[[ DATA FOR PROCESSING, beginning ]]

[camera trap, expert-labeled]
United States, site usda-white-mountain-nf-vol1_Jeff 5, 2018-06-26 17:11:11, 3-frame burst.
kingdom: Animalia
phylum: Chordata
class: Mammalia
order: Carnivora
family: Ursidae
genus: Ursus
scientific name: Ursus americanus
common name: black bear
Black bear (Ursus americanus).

[[ DATA FOR PROCESSING, end ]]

### GOAL OF THE EXERCISE
The lines from the one with "class: Mammalia" through the end of the data above are to be set down exactly, with both boundary lines included and no other lines.

### EXERCISE OUTPUT
class: Mammalia
order: Carnivora
family: Ursidae
genus: Ursus
scientific name: Ursus americanus
common name: black bear
Black bear (Ursus americanus).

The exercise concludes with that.